## [Supplied text]
▶
In the exemplar electrical element of Figure 3, the electrical element 120 is formed on one or more intermediate layers 140 (e.g. 141 and 142) that may form a membrane that is deformed when the electrical element is operated. On the left hand side of Figure 3, the second electrical trace 160 extends to the left of the via 16 I a and the connecting point 161, as a lateral portion 163, down the side surface of the ceramic member 123 and then continues horizontally, as a main portion 164, on the intermediate layer 140. The main portion 164 extends to the left over the first substrate surface 110A away from the electrical element and towards the external circuit and reaches the electrical connection 180_a (not shown in Figure 3), as shown in Figure 2, wherein the connection 180_a provides connection to the external circuit. The main portion 164 has a predetermined width in the thickness direction 505 so that the space it takes on the intermediate layer 140 is reduced as much as possible, while still ensuring a reliable electrical connection and a manageable level of heat generation. The lateral portion 163 may have a different shape and/or size with respect to the main portion 164. Preferably, the main portion 164 and the lateral portion 163 have the same cross-sectional area to ensure an equal electrical resistance from the electrical connection 180_a, with the external circuit, to the connecting point 161 that is adjacent to the lateral portion 163.

On the right hand side of Figure 3, the second electrical trace 160 ends with a second connecting point 161. The connecting portion 162 extends between the two connecting points 161. The connecting points 161 are shown, in top view, in Figure 4A as having a circular shape. As the person skilled in the art will understand, this is due to design rules and clearance requirements but is in no way limiting.

Having a second connecting point 161 is very beneficial in reducing the contribution of the second electrode 122 to the electrical resistance and allows a wider choice of materials for the formation of the second electrode 122. As an example, the second electrode 122 may be formed of two superimposed layers of iridium and iridium oxide. Iridium oxide is known to have good adhesion to the ceramic member 123 which is, for example, made of a lead titanate zirconate (PZT) based material; iridium oxide has, on the other hand, a comparatively low electrical conductivity. Adding a layer of iridium on the iridium oxide layer increases the overall conductivity of the second electrode 122 but such conductivity still remains lower than the conductivity of electrodes made, for example, of platinum or gold and, above all, it remains lower than the conductivity of the second electrical trace 160 that may be formed of copper-aluminium alloy, gold or the like. Having a second connecting point 161 connecting the second electrical trace 160 to the second electrode 122, decreases the contribution to the resistance created by the second electrode 122 and renders the connection of the electrical element 120 to the external circuit more efficient.
◀
## [Written problem]
Can you repeat the text on the electrical element, starting with "On the right" and going on through "no way limiting.", but swap "circular" for "square"?

## [Supplied information]
▶
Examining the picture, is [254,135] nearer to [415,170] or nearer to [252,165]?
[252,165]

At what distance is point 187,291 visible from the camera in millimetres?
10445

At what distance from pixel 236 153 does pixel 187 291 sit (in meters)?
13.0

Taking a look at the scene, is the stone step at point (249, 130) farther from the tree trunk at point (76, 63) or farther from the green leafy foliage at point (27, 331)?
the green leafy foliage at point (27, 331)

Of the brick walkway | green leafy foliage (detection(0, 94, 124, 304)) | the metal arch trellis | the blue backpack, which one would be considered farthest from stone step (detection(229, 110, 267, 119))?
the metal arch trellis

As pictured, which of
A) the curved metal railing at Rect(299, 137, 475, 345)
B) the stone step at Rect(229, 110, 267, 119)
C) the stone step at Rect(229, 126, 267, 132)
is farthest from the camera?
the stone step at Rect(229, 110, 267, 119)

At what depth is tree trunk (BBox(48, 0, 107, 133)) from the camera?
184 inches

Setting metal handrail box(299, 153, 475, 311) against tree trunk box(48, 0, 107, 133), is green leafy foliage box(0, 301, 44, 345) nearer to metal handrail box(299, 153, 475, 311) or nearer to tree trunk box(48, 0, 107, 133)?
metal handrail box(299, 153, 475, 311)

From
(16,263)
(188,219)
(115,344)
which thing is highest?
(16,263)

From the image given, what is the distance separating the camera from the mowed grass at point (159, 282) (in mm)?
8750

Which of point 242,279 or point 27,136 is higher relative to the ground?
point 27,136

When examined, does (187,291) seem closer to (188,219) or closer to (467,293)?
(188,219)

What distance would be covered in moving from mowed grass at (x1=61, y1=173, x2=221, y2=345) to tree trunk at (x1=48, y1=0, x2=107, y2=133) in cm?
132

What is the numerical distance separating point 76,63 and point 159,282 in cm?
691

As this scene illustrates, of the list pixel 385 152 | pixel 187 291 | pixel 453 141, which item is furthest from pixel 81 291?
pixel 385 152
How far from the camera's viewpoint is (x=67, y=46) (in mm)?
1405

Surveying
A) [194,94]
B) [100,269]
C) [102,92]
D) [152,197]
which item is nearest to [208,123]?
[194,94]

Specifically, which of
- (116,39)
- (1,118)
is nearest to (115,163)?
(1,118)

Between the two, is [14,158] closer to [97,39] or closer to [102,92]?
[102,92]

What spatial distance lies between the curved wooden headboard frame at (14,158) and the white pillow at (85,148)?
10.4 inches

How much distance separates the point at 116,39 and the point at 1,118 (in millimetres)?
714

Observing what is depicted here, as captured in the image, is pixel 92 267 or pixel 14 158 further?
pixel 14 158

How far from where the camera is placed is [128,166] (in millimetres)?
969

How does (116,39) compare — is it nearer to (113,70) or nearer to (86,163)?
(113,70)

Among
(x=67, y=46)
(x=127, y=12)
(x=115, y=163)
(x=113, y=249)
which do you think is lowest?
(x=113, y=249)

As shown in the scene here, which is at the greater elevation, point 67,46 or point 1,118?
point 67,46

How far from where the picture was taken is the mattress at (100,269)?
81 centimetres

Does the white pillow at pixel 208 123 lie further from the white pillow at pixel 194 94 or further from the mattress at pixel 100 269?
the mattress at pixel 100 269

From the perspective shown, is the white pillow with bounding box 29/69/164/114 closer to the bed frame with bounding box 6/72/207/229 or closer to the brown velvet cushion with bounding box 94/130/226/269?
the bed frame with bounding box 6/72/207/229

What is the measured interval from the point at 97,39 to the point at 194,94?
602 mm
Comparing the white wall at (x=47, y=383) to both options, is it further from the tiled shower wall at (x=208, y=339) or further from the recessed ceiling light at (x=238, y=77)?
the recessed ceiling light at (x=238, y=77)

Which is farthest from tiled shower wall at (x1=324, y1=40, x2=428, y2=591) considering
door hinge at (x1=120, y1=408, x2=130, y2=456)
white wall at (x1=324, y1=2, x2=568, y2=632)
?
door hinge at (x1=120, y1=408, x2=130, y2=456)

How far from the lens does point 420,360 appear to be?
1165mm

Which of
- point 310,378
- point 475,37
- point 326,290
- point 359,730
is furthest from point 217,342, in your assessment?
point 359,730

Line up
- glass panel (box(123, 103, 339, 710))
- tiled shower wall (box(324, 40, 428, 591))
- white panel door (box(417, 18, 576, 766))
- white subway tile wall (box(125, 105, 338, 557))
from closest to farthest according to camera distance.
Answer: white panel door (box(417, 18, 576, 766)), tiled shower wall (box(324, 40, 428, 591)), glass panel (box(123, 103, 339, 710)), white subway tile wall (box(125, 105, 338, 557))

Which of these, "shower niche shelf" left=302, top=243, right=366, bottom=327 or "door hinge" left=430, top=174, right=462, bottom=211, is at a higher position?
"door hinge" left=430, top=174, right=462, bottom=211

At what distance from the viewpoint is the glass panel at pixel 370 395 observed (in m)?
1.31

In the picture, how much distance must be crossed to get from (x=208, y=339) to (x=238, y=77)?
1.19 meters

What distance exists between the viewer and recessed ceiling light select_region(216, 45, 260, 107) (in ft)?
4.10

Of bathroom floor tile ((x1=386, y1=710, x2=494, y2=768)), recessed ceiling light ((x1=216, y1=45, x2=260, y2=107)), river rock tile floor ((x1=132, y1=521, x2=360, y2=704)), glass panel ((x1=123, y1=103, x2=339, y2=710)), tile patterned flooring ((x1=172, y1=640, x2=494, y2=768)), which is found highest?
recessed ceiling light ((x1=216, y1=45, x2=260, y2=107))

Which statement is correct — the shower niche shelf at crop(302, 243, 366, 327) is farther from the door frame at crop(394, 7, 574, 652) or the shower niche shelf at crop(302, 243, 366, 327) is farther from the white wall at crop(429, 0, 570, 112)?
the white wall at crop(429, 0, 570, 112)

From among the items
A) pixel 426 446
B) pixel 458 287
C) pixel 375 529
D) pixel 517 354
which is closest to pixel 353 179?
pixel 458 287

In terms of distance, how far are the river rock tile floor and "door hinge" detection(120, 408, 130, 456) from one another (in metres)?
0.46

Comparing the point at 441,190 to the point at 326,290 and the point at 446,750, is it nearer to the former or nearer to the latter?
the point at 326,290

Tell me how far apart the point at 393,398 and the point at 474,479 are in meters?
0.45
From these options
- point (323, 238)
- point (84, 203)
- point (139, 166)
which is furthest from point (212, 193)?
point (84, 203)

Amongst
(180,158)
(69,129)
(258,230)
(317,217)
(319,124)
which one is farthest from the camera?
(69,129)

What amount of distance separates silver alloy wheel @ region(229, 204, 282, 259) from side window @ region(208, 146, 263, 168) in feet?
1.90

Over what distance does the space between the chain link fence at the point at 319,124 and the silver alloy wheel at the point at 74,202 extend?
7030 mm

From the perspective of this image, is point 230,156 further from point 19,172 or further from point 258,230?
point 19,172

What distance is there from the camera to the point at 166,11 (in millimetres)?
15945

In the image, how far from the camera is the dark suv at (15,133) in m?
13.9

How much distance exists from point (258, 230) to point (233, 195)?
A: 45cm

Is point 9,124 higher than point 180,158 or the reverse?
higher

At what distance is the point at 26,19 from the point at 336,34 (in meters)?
◀
## [Task solution]
On the right hand side of Figure 3, the second electrical trace 160 ends with a second connecting point 161. The connecting portion 162 extends between the two connecting points 161. The connecting points 161 are shown, in top view, in Figure 4A as having a square shape. As the person skilled in the art will understand, this is due to design rules and clearance requirements but is in no way limiting.